The United Nations Gender and Disability Coordination Advisor, Magdeline Madibela gave an overview on the work of the UN in Zimbabwe in advancing disability rights.

The Zimbabwe UN Sustainable Development Cooperation Framework (2022-2026) has prioritized disability inclusion and rights across the four pillars: people, prosperity, planet and peace to promote the realisation of the National Vision 2030, and the National Development Strategy 1

“Under the leadership of UN resident Coordinator, the UN Family continues to implement the UN Disability Inclusion Scorecard as a measure to operationalize the United Nations Disability Strategy for strengthening disability mainstreaming capacities within the UN system at both programmatic and operation levels,” Madibela said.

She acknowledged the efforts being put by Zimbabwe towards putting in place disability specific laws, policies and programmes.

The UN works closely closely with Government, Organisations of Persons with disabilities and civil society organisations.

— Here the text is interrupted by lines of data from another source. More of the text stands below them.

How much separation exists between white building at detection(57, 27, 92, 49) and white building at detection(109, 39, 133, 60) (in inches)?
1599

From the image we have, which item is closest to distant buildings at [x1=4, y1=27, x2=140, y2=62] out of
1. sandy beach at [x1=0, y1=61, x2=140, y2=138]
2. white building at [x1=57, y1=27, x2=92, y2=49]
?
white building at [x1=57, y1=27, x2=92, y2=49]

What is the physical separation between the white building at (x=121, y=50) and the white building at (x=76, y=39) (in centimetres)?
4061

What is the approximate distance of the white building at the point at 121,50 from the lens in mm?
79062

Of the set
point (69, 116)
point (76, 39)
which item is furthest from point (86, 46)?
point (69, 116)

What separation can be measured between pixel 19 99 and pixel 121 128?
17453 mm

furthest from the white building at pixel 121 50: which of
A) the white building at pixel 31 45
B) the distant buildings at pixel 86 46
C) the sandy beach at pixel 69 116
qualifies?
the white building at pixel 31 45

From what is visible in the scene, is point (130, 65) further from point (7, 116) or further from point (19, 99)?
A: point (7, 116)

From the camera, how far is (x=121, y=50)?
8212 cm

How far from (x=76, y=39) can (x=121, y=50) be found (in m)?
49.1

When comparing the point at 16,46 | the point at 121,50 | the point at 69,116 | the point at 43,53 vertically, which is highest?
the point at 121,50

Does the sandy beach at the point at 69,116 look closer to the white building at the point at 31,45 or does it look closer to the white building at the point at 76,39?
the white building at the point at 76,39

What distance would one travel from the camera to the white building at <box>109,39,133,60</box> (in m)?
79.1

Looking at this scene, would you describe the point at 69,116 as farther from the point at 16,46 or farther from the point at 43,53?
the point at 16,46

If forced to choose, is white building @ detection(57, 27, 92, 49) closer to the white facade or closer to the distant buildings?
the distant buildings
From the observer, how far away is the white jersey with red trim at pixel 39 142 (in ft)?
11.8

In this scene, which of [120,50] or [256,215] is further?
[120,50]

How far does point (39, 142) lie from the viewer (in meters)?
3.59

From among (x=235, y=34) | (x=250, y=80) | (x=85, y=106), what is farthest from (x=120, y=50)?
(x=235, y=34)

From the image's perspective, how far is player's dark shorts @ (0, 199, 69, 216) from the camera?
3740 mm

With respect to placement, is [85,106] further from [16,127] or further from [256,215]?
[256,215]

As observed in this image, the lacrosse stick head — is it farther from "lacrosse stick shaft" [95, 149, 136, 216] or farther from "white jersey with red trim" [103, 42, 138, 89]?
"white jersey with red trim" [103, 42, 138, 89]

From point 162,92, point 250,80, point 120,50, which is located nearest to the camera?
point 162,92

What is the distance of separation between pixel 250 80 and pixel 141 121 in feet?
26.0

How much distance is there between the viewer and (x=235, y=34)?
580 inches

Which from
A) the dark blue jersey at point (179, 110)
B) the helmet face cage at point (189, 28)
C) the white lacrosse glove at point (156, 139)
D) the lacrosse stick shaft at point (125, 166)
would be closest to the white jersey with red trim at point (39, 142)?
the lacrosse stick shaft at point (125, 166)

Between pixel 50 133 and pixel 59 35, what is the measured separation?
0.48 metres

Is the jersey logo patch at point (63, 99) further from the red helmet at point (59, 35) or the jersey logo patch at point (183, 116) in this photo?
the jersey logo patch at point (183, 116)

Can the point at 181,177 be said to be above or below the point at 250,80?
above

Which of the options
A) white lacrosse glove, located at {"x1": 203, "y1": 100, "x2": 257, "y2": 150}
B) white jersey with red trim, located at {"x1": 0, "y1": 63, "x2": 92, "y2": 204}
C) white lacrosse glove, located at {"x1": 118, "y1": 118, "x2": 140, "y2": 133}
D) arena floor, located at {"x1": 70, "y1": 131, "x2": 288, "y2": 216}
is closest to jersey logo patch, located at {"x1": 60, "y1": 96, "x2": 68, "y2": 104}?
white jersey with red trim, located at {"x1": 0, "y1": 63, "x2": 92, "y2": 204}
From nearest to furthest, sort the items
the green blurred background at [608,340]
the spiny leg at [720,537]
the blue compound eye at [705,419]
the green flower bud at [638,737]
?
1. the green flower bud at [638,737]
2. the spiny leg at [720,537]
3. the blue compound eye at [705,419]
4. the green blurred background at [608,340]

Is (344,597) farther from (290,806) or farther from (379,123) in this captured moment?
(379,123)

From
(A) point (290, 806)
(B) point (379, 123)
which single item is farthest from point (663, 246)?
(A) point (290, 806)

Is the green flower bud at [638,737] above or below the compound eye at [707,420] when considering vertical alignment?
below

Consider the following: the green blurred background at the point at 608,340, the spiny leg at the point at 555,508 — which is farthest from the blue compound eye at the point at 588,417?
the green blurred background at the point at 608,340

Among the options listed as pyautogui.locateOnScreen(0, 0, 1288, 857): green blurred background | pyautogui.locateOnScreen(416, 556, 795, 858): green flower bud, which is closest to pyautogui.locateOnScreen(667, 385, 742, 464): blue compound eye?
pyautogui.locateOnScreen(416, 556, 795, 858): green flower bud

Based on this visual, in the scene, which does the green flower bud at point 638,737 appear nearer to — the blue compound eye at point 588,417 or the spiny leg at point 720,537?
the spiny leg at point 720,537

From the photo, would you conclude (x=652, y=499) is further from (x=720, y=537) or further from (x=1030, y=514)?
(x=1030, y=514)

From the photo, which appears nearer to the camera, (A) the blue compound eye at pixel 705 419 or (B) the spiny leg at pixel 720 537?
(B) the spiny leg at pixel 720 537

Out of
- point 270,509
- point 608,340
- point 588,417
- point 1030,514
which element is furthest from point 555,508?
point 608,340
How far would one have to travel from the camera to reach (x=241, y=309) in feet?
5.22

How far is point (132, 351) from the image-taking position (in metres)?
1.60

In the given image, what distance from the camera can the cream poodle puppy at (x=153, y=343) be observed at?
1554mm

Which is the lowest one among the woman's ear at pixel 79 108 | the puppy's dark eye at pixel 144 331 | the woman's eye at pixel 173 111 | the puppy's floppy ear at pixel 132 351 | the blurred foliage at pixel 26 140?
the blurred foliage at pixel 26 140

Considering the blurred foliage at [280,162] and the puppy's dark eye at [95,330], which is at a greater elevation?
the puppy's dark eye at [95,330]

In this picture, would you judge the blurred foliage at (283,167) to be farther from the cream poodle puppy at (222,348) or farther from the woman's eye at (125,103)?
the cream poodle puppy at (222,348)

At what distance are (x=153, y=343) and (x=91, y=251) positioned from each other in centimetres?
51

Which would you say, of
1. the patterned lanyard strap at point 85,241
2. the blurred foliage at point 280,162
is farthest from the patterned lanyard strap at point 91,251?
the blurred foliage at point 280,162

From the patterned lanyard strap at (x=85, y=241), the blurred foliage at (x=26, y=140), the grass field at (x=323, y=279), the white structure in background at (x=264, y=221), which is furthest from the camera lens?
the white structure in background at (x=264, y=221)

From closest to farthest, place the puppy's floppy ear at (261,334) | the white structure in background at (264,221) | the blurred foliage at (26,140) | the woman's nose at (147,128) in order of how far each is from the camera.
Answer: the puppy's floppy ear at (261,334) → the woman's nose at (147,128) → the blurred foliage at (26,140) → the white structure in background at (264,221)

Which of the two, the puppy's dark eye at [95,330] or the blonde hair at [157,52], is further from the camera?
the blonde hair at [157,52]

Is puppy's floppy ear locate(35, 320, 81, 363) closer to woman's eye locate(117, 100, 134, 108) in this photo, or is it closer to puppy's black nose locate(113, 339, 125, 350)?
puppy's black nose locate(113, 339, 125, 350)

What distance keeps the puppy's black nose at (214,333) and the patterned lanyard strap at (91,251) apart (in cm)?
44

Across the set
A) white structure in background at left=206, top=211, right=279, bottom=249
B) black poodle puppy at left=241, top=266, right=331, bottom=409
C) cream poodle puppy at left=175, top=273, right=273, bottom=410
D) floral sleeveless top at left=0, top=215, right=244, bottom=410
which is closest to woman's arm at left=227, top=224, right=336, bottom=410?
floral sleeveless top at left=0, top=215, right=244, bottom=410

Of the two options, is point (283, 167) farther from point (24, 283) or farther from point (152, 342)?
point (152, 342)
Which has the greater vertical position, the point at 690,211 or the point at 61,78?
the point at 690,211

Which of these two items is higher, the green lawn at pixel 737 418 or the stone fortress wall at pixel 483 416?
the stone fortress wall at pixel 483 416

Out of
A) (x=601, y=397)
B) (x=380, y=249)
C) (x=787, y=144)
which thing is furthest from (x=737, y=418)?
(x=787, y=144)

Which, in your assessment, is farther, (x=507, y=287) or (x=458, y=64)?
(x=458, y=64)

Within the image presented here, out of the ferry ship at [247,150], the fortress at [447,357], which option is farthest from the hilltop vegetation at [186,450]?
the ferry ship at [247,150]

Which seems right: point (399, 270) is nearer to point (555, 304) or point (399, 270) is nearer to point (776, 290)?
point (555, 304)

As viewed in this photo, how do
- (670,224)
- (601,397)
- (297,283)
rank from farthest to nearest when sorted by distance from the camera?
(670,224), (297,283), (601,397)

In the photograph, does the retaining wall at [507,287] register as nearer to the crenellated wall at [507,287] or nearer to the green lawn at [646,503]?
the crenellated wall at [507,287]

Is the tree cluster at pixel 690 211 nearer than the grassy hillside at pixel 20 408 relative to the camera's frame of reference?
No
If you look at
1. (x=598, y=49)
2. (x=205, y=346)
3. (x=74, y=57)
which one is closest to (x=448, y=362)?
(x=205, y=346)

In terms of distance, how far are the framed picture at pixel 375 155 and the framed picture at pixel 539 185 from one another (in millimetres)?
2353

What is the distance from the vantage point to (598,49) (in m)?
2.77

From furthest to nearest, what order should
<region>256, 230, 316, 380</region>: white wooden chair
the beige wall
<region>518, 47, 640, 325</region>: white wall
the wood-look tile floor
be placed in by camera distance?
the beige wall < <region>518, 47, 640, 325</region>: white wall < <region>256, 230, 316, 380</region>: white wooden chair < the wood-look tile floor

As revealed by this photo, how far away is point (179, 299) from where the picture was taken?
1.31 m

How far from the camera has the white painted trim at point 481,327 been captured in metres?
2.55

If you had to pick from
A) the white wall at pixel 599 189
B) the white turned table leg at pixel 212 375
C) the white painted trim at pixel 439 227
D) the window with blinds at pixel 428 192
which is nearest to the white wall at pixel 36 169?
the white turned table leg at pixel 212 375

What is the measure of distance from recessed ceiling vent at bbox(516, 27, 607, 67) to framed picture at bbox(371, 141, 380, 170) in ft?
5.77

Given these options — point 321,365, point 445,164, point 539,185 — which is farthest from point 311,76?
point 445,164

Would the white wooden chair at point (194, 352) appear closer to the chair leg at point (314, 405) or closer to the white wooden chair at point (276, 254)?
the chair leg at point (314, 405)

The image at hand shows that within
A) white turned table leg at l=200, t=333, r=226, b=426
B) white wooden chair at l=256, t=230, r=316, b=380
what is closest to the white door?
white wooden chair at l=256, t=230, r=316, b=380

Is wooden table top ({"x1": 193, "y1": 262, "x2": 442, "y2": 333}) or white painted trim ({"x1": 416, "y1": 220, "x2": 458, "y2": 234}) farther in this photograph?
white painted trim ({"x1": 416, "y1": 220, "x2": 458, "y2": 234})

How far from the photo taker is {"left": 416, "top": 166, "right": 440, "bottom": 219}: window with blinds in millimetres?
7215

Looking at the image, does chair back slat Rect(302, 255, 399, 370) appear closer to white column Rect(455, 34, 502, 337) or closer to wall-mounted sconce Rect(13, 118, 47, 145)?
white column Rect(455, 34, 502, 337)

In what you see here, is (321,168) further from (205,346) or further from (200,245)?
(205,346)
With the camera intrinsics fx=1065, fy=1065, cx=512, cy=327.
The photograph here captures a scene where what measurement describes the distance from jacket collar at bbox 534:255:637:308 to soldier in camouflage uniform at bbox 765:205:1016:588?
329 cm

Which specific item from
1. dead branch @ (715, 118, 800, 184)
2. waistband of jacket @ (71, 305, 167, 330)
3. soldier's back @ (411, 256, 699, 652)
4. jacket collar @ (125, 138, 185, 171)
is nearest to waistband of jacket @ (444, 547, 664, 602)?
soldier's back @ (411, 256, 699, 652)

“Some of the UN joint Programme and individual Ageny Support Programmes that we are currently implementing include the Zimbabwe United Nations Partnership on the Rights of Person with Disabilities (UNPRPD) Project and the Spotlight Initiative,” Mdibela added.

The UNPRD Programme, the UN support continues to yield results in areas such as strengthened legal and policy framework for disability rights, meaningful engagement of OPDS and persons with disabilities, increased access to justice for persons with disabilities amongst other pertinent issues.

Moreover, the Ministry of Public Service, Labour and Social Welfare is committed to fulfilling, promoting, protecting and respecting the rights of persons with disabilities.

“The Government acknowledges that just like everyone else, persons with disabilities have human rights, hence they should occupy space in all facets of life, including in employment, education, healthcare, housing, music, sport, disaster risk management and many other areas,” Dr Peta the National Director of Disability Affairs said.

Dr Peta said the National Disability Policy came at a time when all the people of Zimbabwe are collectively moving towards achieving the national vision of an Empowered and Prosperous Upper Middle-Income Society by 2030.

“There is therefore a need for all of us to uphold the spirit of the Sustainable Development Goals (SDGs) Agenda 2030, of leaving no one behind.

“I am also pleased to say that following the launch of the National Disability Policy by His Excellency the President of the Republic of Zimbabwe, the Department of Disability Affairs in the Ministry of Public Service Labour and Social Welfare with support from the UN, has established a National Technical Committee on the Implementation of the National Disability Policy,” she said.

The Government of Zimbabwe is in the process of recruiting Gender, Wellness and Inclusivity Directors – one for each of the 21 Government Ministries. Each of these Directors will also be overseeing the disability agenda of each Ministry.